**KUTIPAN SUMBER**
______________________________
Dari hasil ijtihad dan semangat riset, maka para ahli pengetahuan, para alim ulama, berhasil menemukan berbagai keahlian berupa penemuan berbagai bidang-bidang ilmu pengetahuan, antara lain :
a) Ilmu Umum
1. Ilmu Filsafat
a. Al-Kindi (809-873 M) buku karangannya sebanyak 236 judul.
b. Al Farabi (wafat tahun 916 M) dalam usia 80 tahun.
c. Ibnu Bajah (wafat tahun 523 H)
d. Ibnu Thufail (wafat tahun 581 H)
e. Ibnu Shina (980-1037 M). Karangan-karangan yang terkenal antara lain: Shafa, Najat, Qoman, Saddiya dan lain-lain
f. Al
Ghazali (1085-1101 M). Dikenal sebagai Hujjatul Islam, karangannya: Al
Munqizh Minadl-Dlalal,Tahafutul Falasifah, Mizanul Amal, Ihya
Ulumuddin dan lain-lain
g. Ibnu Rusd (1126-1198 M). Karangannya : Kulliyaat, Tafsir Urjuza, Kasful Afillah dan lain-lain
2. Bidang Kedokteran
a. Jabir bin Hayyan (wafat 778 M). Dikenal sebagai bapak Kimia.
b. Hurain bin Ishaq (810-878 M). Ahli mata yang terkenal disamping sebagai
penterjemah bahasa asing.
______________________________
**MATERI YANG DIBERIKAN**
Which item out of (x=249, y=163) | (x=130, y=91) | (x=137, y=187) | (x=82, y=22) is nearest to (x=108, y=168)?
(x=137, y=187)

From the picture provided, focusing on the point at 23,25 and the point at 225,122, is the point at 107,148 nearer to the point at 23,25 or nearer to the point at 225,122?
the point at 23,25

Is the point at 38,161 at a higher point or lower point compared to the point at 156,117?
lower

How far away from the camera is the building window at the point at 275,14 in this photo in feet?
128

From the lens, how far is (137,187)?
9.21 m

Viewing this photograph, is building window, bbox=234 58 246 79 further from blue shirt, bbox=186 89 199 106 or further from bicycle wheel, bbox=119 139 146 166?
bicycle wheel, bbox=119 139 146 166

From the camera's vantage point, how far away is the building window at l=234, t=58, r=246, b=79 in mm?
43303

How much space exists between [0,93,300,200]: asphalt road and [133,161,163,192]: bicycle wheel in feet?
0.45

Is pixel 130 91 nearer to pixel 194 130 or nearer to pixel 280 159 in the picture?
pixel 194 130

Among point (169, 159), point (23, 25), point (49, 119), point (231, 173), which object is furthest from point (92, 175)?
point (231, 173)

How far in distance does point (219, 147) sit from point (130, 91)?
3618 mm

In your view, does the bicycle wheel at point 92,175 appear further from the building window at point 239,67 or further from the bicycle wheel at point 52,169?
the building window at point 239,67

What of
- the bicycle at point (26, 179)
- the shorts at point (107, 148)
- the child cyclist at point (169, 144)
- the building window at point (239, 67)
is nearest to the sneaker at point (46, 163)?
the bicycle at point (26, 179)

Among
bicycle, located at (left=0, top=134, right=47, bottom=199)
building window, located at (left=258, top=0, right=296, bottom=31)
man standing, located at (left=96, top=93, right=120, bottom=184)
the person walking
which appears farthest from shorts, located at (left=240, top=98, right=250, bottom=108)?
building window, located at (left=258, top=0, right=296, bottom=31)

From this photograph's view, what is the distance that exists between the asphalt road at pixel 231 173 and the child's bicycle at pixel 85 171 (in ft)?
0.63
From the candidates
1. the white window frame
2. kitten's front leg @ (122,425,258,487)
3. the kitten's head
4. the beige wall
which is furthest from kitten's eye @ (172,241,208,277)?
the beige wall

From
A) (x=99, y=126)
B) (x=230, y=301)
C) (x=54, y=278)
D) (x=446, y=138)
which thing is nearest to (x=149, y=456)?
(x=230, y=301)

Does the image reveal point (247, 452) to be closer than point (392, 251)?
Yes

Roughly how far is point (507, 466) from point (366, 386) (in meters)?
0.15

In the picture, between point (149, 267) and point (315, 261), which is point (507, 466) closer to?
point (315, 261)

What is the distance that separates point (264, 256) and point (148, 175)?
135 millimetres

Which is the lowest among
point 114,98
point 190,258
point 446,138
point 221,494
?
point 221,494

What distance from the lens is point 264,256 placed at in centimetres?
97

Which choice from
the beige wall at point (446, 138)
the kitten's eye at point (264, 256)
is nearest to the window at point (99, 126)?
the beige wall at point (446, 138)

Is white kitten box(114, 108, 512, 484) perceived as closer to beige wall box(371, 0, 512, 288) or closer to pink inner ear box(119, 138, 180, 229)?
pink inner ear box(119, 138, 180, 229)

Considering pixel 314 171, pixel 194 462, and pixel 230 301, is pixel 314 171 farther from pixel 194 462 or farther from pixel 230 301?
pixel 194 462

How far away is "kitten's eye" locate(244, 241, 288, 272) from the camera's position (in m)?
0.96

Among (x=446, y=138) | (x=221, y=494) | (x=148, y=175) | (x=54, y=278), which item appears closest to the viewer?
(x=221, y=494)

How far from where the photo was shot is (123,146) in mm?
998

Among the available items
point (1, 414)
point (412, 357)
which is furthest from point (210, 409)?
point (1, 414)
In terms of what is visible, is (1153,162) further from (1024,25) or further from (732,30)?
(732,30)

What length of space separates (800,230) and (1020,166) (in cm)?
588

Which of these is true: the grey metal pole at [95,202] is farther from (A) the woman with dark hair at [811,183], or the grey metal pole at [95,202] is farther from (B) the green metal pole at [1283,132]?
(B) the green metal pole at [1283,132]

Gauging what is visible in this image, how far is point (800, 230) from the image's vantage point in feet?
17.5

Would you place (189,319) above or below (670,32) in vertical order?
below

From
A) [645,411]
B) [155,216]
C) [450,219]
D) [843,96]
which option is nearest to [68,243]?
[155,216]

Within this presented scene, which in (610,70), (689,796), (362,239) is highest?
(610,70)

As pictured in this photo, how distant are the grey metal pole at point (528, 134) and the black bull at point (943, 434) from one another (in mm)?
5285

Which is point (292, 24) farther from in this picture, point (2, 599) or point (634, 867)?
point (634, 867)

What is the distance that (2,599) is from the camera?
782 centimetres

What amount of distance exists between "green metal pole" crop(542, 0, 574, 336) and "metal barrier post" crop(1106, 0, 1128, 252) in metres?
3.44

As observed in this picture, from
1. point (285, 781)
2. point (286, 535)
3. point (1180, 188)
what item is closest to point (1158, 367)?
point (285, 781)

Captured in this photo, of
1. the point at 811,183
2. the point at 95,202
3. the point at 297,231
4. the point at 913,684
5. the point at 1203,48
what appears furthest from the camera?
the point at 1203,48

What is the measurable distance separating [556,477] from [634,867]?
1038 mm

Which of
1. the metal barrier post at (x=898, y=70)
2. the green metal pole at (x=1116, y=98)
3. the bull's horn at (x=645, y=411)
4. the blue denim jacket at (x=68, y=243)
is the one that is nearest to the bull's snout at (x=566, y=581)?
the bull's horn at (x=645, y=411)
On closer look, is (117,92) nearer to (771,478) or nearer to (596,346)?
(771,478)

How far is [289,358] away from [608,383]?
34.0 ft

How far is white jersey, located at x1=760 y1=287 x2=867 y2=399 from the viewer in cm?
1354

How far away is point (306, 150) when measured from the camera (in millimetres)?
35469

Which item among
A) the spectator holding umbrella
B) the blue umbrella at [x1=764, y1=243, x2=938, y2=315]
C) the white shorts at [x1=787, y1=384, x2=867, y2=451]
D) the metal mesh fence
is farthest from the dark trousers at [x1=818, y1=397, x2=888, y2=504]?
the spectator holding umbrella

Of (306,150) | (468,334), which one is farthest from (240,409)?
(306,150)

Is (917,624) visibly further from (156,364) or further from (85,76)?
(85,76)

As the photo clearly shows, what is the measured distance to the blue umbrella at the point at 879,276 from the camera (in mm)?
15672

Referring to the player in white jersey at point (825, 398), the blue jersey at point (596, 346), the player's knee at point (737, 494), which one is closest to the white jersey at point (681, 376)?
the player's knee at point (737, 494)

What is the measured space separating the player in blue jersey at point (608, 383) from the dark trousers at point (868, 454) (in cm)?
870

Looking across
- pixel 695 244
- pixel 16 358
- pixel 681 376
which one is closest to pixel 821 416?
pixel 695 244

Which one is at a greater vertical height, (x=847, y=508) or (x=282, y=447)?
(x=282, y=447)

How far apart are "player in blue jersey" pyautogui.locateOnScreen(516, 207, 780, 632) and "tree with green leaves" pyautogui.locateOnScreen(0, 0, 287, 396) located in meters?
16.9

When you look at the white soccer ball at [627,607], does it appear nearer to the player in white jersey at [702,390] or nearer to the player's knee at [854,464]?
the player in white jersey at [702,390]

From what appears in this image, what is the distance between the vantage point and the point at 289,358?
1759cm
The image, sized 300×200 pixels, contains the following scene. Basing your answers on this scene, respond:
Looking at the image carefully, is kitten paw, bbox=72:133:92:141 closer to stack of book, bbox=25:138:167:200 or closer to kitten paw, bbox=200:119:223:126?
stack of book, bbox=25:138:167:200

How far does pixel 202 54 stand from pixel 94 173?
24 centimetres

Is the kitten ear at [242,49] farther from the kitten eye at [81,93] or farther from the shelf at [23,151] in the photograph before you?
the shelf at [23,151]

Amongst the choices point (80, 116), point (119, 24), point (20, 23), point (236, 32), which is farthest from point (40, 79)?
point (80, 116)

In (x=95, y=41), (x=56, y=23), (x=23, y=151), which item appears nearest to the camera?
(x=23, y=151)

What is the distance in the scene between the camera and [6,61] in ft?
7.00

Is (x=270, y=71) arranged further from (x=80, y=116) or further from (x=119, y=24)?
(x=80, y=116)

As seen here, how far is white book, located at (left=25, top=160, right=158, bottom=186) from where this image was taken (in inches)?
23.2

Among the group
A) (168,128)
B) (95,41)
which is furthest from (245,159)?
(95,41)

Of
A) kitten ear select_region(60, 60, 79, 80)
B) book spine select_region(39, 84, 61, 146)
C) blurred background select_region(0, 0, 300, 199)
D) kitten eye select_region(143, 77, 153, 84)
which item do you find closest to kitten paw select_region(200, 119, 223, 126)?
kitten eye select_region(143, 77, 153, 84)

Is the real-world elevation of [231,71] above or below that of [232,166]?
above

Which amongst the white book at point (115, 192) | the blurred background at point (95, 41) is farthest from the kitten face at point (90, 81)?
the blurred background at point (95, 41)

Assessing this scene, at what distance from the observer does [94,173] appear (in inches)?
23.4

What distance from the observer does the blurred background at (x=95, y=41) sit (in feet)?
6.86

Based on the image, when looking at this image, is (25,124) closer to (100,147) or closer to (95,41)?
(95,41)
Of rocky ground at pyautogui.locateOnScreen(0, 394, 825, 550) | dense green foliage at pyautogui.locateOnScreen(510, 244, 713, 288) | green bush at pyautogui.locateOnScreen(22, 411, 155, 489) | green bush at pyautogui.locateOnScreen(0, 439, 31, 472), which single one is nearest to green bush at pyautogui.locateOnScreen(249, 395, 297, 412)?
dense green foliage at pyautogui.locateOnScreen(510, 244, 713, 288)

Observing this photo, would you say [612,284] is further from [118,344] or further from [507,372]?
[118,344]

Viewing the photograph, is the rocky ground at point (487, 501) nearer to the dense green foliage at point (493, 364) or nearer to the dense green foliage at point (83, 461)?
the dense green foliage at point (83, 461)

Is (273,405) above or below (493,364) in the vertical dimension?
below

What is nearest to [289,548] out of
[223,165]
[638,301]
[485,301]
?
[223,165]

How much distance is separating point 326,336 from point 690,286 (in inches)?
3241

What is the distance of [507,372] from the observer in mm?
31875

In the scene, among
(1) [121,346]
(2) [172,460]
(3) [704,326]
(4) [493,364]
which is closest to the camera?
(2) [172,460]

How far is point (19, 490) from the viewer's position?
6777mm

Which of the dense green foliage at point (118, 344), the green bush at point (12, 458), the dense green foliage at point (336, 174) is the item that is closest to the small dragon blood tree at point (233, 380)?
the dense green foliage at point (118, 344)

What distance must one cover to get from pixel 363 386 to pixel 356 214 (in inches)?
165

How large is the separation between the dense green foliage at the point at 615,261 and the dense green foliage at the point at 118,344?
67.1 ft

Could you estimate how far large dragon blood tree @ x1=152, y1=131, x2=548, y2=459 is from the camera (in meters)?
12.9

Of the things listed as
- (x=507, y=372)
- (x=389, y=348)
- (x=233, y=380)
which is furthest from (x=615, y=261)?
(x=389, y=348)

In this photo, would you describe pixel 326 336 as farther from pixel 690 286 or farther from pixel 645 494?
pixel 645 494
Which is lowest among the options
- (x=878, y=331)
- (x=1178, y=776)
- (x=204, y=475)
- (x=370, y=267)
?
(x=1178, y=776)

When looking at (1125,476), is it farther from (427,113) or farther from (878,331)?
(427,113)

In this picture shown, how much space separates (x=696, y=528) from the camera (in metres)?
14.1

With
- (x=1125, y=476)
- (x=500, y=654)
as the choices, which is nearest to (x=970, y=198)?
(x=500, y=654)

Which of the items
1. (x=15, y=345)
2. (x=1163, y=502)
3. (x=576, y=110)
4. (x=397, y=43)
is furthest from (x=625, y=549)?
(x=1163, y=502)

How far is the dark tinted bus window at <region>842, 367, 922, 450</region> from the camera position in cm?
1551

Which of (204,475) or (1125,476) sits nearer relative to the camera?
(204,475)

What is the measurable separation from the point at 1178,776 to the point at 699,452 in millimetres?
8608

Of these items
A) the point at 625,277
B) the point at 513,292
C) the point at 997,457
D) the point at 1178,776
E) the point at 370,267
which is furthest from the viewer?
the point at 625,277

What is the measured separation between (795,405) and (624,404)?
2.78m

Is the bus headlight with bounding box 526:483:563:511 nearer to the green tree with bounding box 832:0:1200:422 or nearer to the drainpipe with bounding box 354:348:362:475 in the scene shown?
______________________________
**SOAL LATIHAN 1**
Menurut kutipan tentang para ahli ilmu pengetahuan Islam, berapa judul buku yang dikarang Al-Kindi?
**SOAL LATIHAN 2**
Lanjutkan kutipan tentang para ahli ilmu pengetahuan Islam mulai dari kalimat terakhirnya.
Materi di atas diambil dari sumber yang berbeda.

**JAWABAN TERTULIS 1**
236 judul.

**JAWABAN TERTULIS 2**
penterjemah bahasa asing.
c. Thabib bin Qurra (836-901 M)
d. Ar Razi atau Razes (809-873 M). Karangan yang terkenal mengenai cacar dan campak yang diterjemahkan dalam bahasa latin.
3. Bidang Matematika
a. Umar Al Farukhan: Insinyur Arsitek Pembangunan kota Baghdad.
b. Al Khawarizmi: Pengarang kitab Al Gebra (Al Jabar), penemu angka (0).
4. Bidang Astronomi
Berkembang subur di kalangan umat Islam, sehingga banyak para ahli yang terkenal dalam perbintangan ini seperti :
a. Al Farazi : pencipta Astro lobe
b. Al Gattani/Al Betagnius
c. Abul wafat : menemukan jalan ketiga dari bulan
d. Al Farghoni atau Al Fragenius
5. Bidang Seni Ukir
Beberapa
seniman ukir terkenal: Badr dan Tariff (961-976 M) dan ada seni musik,
seni tari, seni pahat, seni sulam, seni lukis dan seni bangunan.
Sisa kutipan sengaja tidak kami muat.